**Source document:**
Peter B. Grazier, author of the article “Starving for Recognition: Understanding Recognition and the seven Recognition Do’s and Don’ts,” believes people have a tendency to underestimate the importance of recognition. “We just don’t seem to thank people enough,” he notes. “However, a few years ago, I came across a Harris Poll of several thousand workers that asked, ‘What two or three things do you want most in a job?’ The first three more frequent answers were (1) a good salary, ( 2) job security, and (3) recognition for a job well done.”
Recognition is important because it sends a powerful message that the recipient is important. It says the organization cares about good performance.
Although recognition programs contribute to employee satisfaction, they also serve as a company communication tool that reinforces and rewards the direction of a company. According to Susan M. Healthfield, About.com, “When you recognize people effectively, you reinforce with your chosen means of recognition, the action and behaviors you most want to see people repeat. An effective employee recognition system is simple, immediate, and powerfully reinforcing.”
The most successful businesses or associations are the ones that have reward and recognition programs in place to acknowledge excellence on a regular basis. Whether it’s a formal or informal program, studies show tangible awards—trophies, plaques, ribbons, medals, and other personalized items—have proven to be the most effective way to give recognition, even better than money or gifts.
Historically, praise and recognition in the workplace have been handled from the perspective of, “If you don’t hear anything, assume you’re doing a good job.” In contrast to this old industrial mindset, the new knowledge-based worker relies and depends upon praise and recognition as a way to define what is valued by the organization. Today, praise and recognition are communication vehicles for what is deemed important.

**Objectives:**
a. In the passage on employee recognition, what were the three most frequent answers in the Harris Poll that Grazier cites?
b. For each statement, say whether it agrees with the passage on employee recognition. Answer yes or no, and quote the words of the passage that decide it.
(i) Tangible awards have proven more effective for giving recognition than money or gifts.
(ii) Grazier believes people tend to overestimate the importance of recognition.
(iii) Healthfield describes an effective employee recognition system as complex and delayed.
c. Extend the passage on employee recognition with a further paragraph that follows on from its last sentence.

**Material:**
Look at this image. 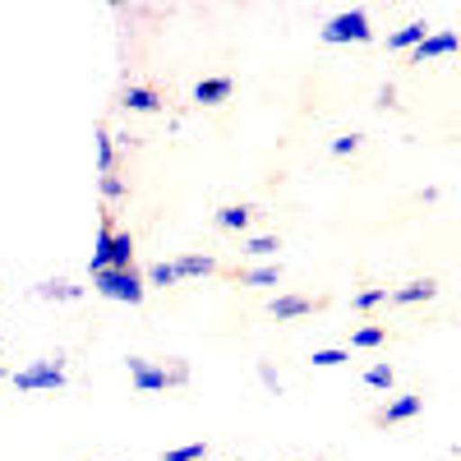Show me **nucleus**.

**Per-task outputs:**
a. A good salary, job security, and recognition for a job well done.

b.
(i) Yes: "have proven to be the most effective way to give recognition, even better than money or gifts."
(ii) No: "believes people have a tendency to underestimate the importance of recognition."
(iii) No: "An effective employee recognition system is simple, immediate, and powerfully reinforcing."

c.
Formal Versus Informal Recognition
Research shows that companies find a balance of formal and informal recognition is an effective way of keeping employees motivated and happy. According to Greg Boswell, OC Tanner Recognition Company, the move to make informal recognition part of a corporate recognition strategy has been due in part to companies that are working to improve employee retention. In a study conducted by Robert Half International, 47% of executives surveyed said that recognition and praise were the most important factors in keeping an employee satisfied. However, it’s often through formal programs, such as career achievement or employee service awards, that management can implement communication tools and effective training with the power to impact the entire company. “Formal recognition has the unique potential to tie every employee’s achievements to a company’s values and business goals,” said Boswell. “With ongoing formal recognition as a foundation, informal programs can be added to encourage spontaneous appreciation.”
Regardless of the size of the company and the scope of the work, all employees deserve the chance to be acknowledged for their contribution to the success of a company. It’s clearly a win-win situation for business: when people feel valued, they feel better and they perform better. It also feels good to be the giver.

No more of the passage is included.